Kyle Bass, founder and managing partner of Hayman Capital Managment, is making headlines once again with new predictions on the future of Chinese banks. If his predictions are correct it could speak trouble for Asian banks. Currently, Chinese assets are over 31 trillion dollars, that’s three times the GDP of China. When a country’s banks grow too large for the country’s GDP it could lead to it’s downfall, according to Bass. If he is correct, China will certainly lose it’s equity, but thanks to Chinese government involvement, the banks won’t fail. However, it will end double digit credit growth for China and could bring bring trouble to Asian banks who lend to China.
So the question is, how likely is Bass’s prediction to come true? Bass reached the pinnacle of fame in the finance industry when he correctly predicted the subprime mortgage crisis in 2008. With this success he was instantly the new whiz kid, the superstar of the day. But many are questioning his “genius” as he seems more concerned about his media appearances than the success of the hedge funds he is managing (it’s estimated he has lost 30% of the value at a time when the best performing hedge fund managers have increased their value by that much)!
Finance is not the only reason Kyle Bass has been in the headlines. He has been embroiled in a number of questionable, even unethical circumstances. Bass has aligned himself with Argentine President Cristina Fernandez de Kirchner who has defaulted on the country’s sovereign debt twice! Most economists view President de Kirchner as an economic illiterate leader while Bass continues to defend her while her policies are sending her constituents into poverty.
As an investor in General Motors, bass seems only concerned with his bottom line instead of the lives of consumers. GM was aware of faulty airbags in their vehicles. Bass’s defense? It’s not GM’s fault, the drivers must have been drunk or not wearing their seat belts. Yes, victim blaming to save his investment.
I wish it stopped there, but there’s more. Bass, along with Erich Spangenberg, attacked the pharmaceutical industry. Bass and Spangenberg would short sell stocks, challenge their patents with their organization, Coalition for Affordable Drugs. This caused stocks to go down and prescription costs to go up at the expense of the consumer to see his bottom line go up.
Is Kyle Bass a hero of the financial world or a villian?

YOUR ASSIGNMENT: In one to three sentences, explain why, according to the article on Kyle Bass, Chinese banks would not fail even if his prediction is correct. The lines after this point can be ignored.

DATASET CONTENT:
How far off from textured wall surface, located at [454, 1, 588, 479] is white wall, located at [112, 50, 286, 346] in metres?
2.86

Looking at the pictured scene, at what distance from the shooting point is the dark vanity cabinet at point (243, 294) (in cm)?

ANSWER BELOW: Chinese government involvement would keep the banks from failing. China would still lose its equity, and the double-digit credit growth would end.